2008 ‘encounter’ replay
Cyberabad police commissioner Vishwanath C. Sajjanar, whose team killed four gang-rape-and-murder suspects on Friday, has had a cult following as an “encounter” specialist and came under the scanner for extra-judicial killings a decade ago too.
In 2008, when Sajjanar was the district superintendent of police in Warangal, three men accused of throwing acid on two women were gunned down under his watch.
In both instances, the suspects had been in custody over a crime against women that had triggered public outrage. In both, the accused were shot when they allegedly attacked their police escorts after being taken to the scene of crime.
The acid-attack suspects had been arrested within two days of the assault, which had killed one of the victims. The women had been attacked apparently because one of them had spurned the advances of the prime accused.
The night after their arrest, the trio were taken to the crime scene where they had allegedly hidden their motorcycle. They were gunned down after they allegedly attacked the police with weapons hidden in the two-wheeler.
Sajjanar had then told reporters the accused had shown no remorse during their interrogation.
On Friday, the four men accused of raping and burning alive a woman vet had been taken to the crime scene before dawn. They were shot when they allegedly attacked the cops with sticks and stones and then snatched a couple of their firearms.
The 2008 incident had turned Sajjanar into a heartthrob, with college girls thronging his office with flowers.

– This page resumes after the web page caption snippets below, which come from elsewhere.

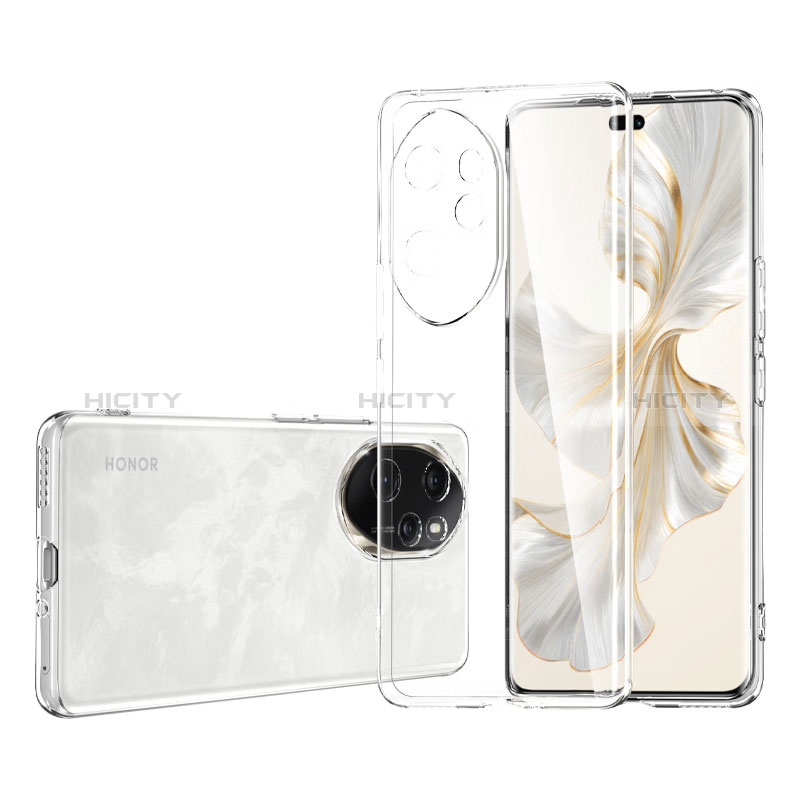 Funda Silicona Ultrafina Transparente T07 para Huawei Honor 100 Pro 5G Claro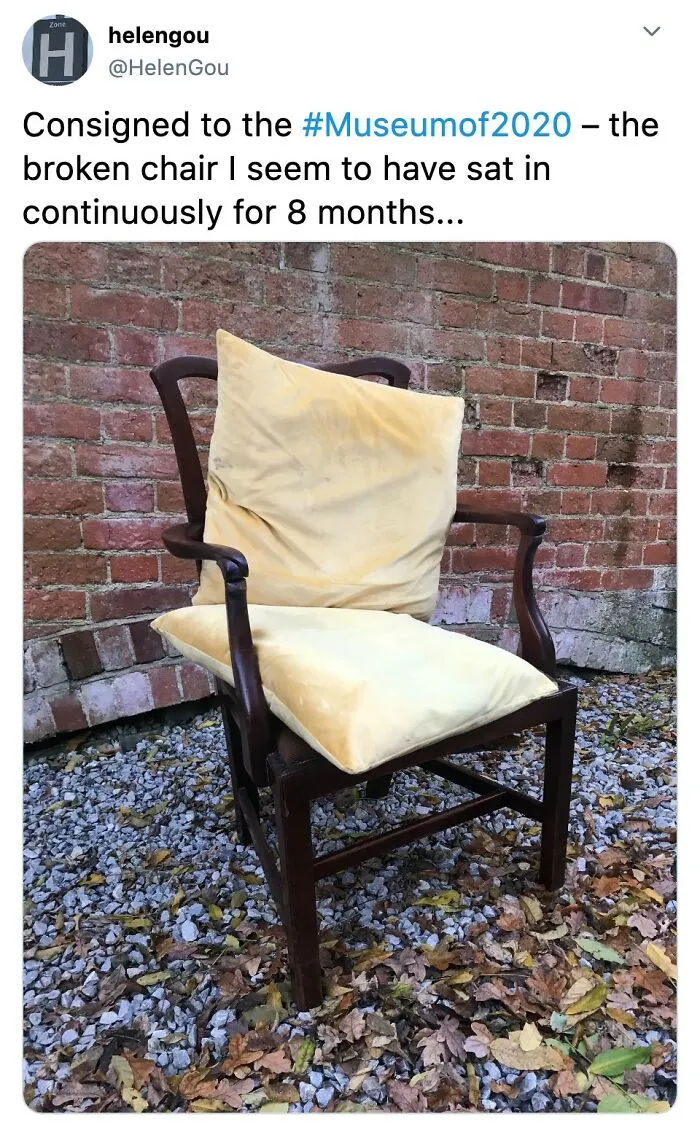Submission To The Museum Of 2020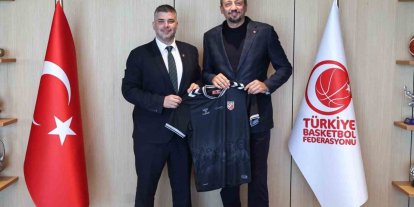 Karşıyaka’dan TBF’ye ziyaret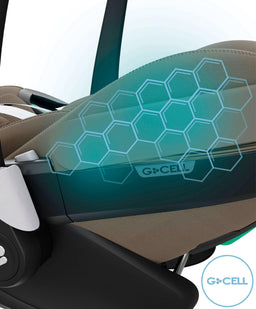 Maxi Cosi Baby Car Seats Maxi-Cosi Pebble 360 Pro&sup2; - Twillic Truffle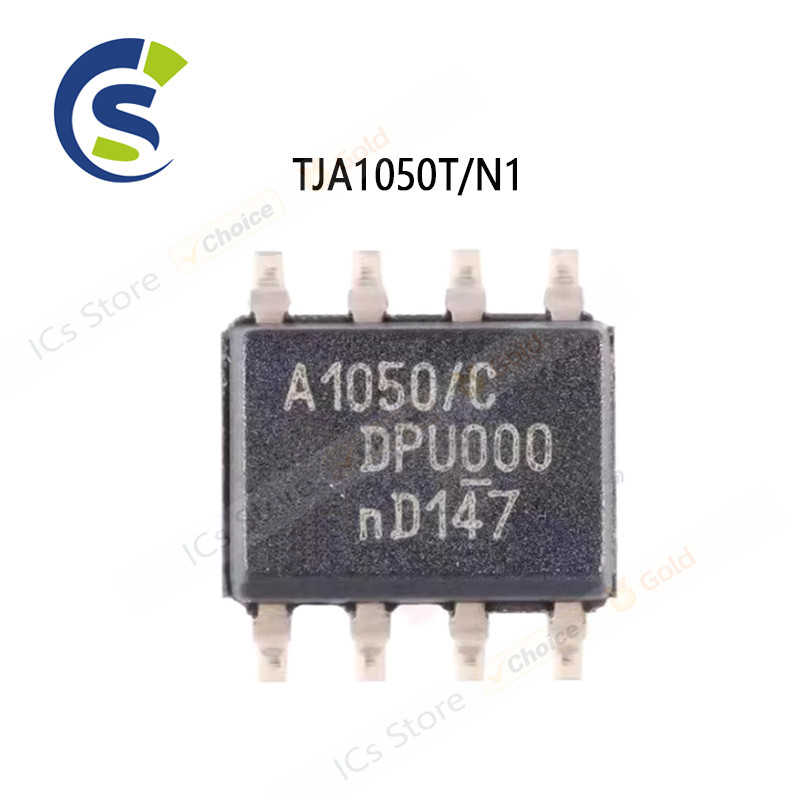 10 ชิ้นใหม่ต้นฉบับ TJA1050T TJA1050 SOP-8 TJA1050T/N1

The encounters continued after the mild-mannered 1996-batch officer from Hubbali in Karnataka was sent to the special intelligence branch, which spied on Maoists in undivided Andhra Pradesh and later Telangana.
During his stint there, from 2010 to 2018, a series of police offensives pushed the Maoists into neighbouring Chhattisgarh. The media linked Sajjanar to at least two encounters during this period.
In 2016, Maoist turned police informer-cum-gangster Mohammed Nayeemuddin was killed on Hyderabad’s outskirts when he allegedly fired on the elite Greyhound anti-insurgent commandos who had cornered him.
Nayeemuddin had as a Maoist killed IPS officer K.S. Vyas in 1993 but later turned against the rebels, killing several of their leaders and civil rights activists, allegedly at the behest of the police.
He was eliminated after he had turned to extortion and allegedly killed two Maoist turned Telangana Rashtra Samiti politicians.
Less than a fortnight before his transfer last year from the special intelligence branch, where he had risen to the rank of inspector-general of police, Sajjanar added another feather to his cap.
In an encounter, the Greyhounds killed 12 Maoists, believed to be key functionaries in the banned party’s Telangana unit. The CPI Maoist’s Telangana state secretary, Hari Bhushan, and senior leader Bade Chokka Rao narrowly escaped the police dragnet, although Bhushan’s wife Samakka was reportedly killed.
When Sajjanar returned to regular policing as commissioner of Cyberabad, his reputation followed him.
After the gang-rape and murder of the veterinarian, social media had been abuzz with speculation of a repeat of the 2008 “encounter”.
The Deccan Chronicle newspaper reported last week the police were mulling “something more than arrest” to placate the public, furious at reports that the cops had made the woman’s family wait three hours when they complained she was missing, telling them she must have eloped with someone.